Problem description:
The records under this task must be duplicated exactly.

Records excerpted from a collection
Start of Block
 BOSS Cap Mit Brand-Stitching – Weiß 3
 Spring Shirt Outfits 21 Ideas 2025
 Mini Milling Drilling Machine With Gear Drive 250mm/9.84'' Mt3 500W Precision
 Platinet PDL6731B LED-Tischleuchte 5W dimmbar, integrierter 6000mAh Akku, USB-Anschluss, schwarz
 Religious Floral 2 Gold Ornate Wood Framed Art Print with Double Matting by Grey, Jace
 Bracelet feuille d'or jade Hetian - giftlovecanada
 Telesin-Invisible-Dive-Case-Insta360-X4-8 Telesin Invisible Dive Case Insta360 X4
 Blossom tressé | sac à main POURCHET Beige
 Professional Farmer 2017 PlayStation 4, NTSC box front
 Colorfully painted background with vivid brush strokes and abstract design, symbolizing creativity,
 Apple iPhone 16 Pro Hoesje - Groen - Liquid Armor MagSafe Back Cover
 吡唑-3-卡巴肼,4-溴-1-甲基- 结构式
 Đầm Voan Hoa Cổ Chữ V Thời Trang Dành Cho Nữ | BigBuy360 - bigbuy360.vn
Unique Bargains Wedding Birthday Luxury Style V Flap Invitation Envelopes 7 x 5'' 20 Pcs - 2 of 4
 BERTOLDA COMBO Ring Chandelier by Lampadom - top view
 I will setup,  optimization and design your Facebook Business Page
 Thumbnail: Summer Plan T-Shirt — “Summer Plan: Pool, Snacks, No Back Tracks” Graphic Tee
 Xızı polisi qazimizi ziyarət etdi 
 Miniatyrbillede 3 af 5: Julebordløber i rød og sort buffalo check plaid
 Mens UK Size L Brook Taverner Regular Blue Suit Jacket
End of Block
Response:
 BOSS Cap Mit Brand-Stitching – Weiß 3
 Spring Shirt Outfits 21 Ideas 2025
 Mini Milling Drilling Machine With Gear Drive 250mm/9.84'' Mt3 500W Precision
 Platinet PDL6731B LED-Tischleuchte 5W dimmbar, integrierter 6000mAh Akku, USB-Anschluss, schwarz
 Religious Floral 2 Gold Ornate Wood Framed Art Print with Double Matting by Grey, Jace
 Bracelet feuille d'or jade Hetian - giftlovecanada
 Telesin-Invisible-Dive-Case-Insta360-X4-8 Telesin Invisible Dive Case Insta360 X4
 Blossom tressé | sac à main POURCHET Beige
 Professional Farmer 2017 PlayStation 4, NTSC box front
 Colorfully painted background with vivid brush strokes and abstract design, symbolizing creativity,
 Apple iPhone 16 Pro Hoesje - Groen - Liquid Armor MagSafe Back Cover
 吡唑-3-卡巴肼,4-溴-1-甲基- 结构式
 Đầm Voan Hoa Cổ Chữ V Thời Trang Dành Cho Nữ | BigBuy360 - bigbuy360.vn
Unique Bargains Wedding Birthday Luxury Style V Flap Invitation Envelopes 7 x 5'' 20 Pcs - 2 of 4
 BERTOLDA COMBO Ring Chandelier by Lampadom - top view
 I will setup,  optimization and design your Facebook Business Page
 Thumbnail: Summer Plan T-Shirt — “Summer Plan: Pool, Snacks, No Back Tracks” Graphic Tee
 Xızı polisi qazimizi ziyarət etdi 
 Miniatyrbillede 3 af 5: Julebordløber i rød og sort buffalo check plaid
 Mens UK Size L Brook Taverner Regular Blue Suit Jacket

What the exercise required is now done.